Nascida da necessidade de preservar um lugar de encontro e do profundo desejo de honrar as tradições rurais patagônicas, La Matera reformula os rituais cotidianos da vila, e o faz com uma estética sóbria, objetos com história e uma cozinha que fala em sabores de território.
Uma história tecida entre mates, madeiras e memórias
O espaço funcionou inicialmente como “Lo de Berry”, em uma antiga casa centenária. Seu fechamento antecipado deixou um vazio emocional na comunidade. Então, Flor Bertarini, Sofía Franchella, Sandra Martínez e Gabriel Cortinovis decidiram reinventá-lo.
Com materiais reciclados, doações da vila e móveis restaurados, ergueram La Matera como um gesto coletivo. Tesouras de tosquia, frascos de conservas caseiras, cadeiras com história: cada objeto está carregado de identidade.
“La Matera é um conjunto de muitas pessoas”, resume Sofía Franchella, uma das gestoras do local.
Vida rural patagônica: compartilhar antes de ir para o campo
Nas estâncias, a “matera” é aquele cantinho onde os gaúchos se reúnem para compartilhar o mate antes de trabalhar a terra. Essa foi a inspiração simbólica do empreendimento, mas sua missão vai além: oferecer um espaço aberto, flexível e emocionalmente disponível.
“Você pode vir tomar um café, jogar truco ou conversar com um vizinho. É isso que queremos: que se sintam em casa”, explica Sofía. E o eco é palpável: gente do campo, famílias locais, turistas que chegam sem avisar… todos se integram à trama sem esforço.
Gastronomia com raiz local e espírito colaborativo
A cozinha de La Matera é simples, honesta e com narrativa própria. Milanesas e empanadas convivem com sorrentinos de massa de alga com salmão, um aceno às raízes alguero-pesqueiras de Camarones.

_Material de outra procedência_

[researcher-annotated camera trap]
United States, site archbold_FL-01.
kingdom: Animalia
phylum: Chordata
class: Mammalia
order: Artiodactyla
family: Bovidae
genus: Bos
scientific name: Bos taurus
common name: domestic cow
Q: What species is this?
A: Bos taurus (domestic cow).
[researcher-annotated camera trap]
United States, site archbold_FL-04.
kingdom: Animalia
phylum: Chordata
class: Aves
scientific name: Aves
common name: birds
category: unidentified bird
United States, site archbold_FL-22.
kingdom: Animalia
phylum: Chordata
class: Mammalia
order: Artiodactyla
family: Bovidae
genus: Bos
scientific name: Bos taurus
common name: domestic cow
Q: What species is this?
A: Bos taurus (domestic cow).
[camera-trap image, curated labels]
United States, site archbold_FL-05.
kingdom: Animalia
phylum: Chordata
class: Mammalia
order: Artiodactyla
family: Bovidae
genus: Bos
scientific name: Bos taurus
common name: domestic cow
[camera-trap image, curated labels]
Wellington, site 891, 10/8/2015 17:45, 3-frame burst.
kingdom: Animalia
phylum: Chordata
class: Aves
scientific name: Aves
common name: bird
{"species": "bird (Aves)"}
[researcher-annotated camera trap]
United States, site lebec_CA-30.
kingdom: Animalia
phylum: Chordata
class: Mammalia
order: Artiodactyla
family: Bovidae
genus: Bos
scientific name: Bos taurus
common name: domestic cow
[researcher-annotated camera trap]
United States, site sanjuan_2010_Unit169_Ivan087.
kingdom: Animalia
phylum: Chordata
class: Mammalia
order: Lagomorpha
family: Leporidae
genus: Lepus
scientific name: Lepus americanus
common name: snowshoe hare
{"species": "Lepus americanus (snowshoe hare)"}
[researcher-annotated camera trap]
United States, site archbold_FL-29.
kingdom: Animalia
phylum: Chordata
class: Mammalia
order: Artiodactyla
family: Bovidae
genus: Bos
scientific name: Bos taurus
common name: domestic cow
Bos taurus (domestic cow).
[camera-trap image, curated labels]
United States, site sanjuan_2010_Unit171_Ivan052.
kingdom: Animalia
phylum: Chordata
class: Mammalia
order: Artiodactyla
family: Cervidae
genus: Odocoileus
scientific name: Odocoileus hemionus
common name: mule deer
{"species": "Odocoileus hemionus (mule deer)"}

“Queremos mostrar que há outras formas de consumir produtos locais. A alga tem história e sabor. Nos convida a redescobrir o próprio”, diz Franchella.
Além disso, o projeto impulsiona uma rede silenciosa de economia colaborativa: empreendedores da vila somam medialunas, produtos do mar, histórias e canções. Cantores como Pika y Canti, produtoras como Carola Puracchio, guias, pescadores… todos constroem, dia após dia, a alma do espaço.
Além de uma cafetaria: identidade, comunidade e refúgio
O mais valioso de La Matera acontece fora do cardápio. Acontece no uso espontâneo do espaço: o peão que desce do campo e tira um dia de folga, as famílias que se cruzam sem aviso, o inverno que aprisiona, mas a porta que sempre abre.
“Este lugar serve. As pessoas o habitam, o transformam. Isso dá alma à vila”, reflete Sofía.
Uma casa onde o detalhe importa e a emoção fica
Difícil enquadrar La Matera. É uma cafetaria, sim. Mas também é um sala de jogos, canto de conversas, cenário de histórias, arquitetura emocional. Até o banheiro tem uma intenção estética sem pretensão. Cada lâmpada, cada tábua compartilhada, cada móvel recuperado fala de um fazer consciente, amoroso e com identidade.
“La Matera é pensada até o último detalhe, com amor e compreensão”, conclui sua criadora.
E talvez por isso, aqueles que cruzam seu limiar não apenas experimentam um sabor: levam consigo essa estranha, mas real sensação de terem estado no lugar de todos, por um tempo.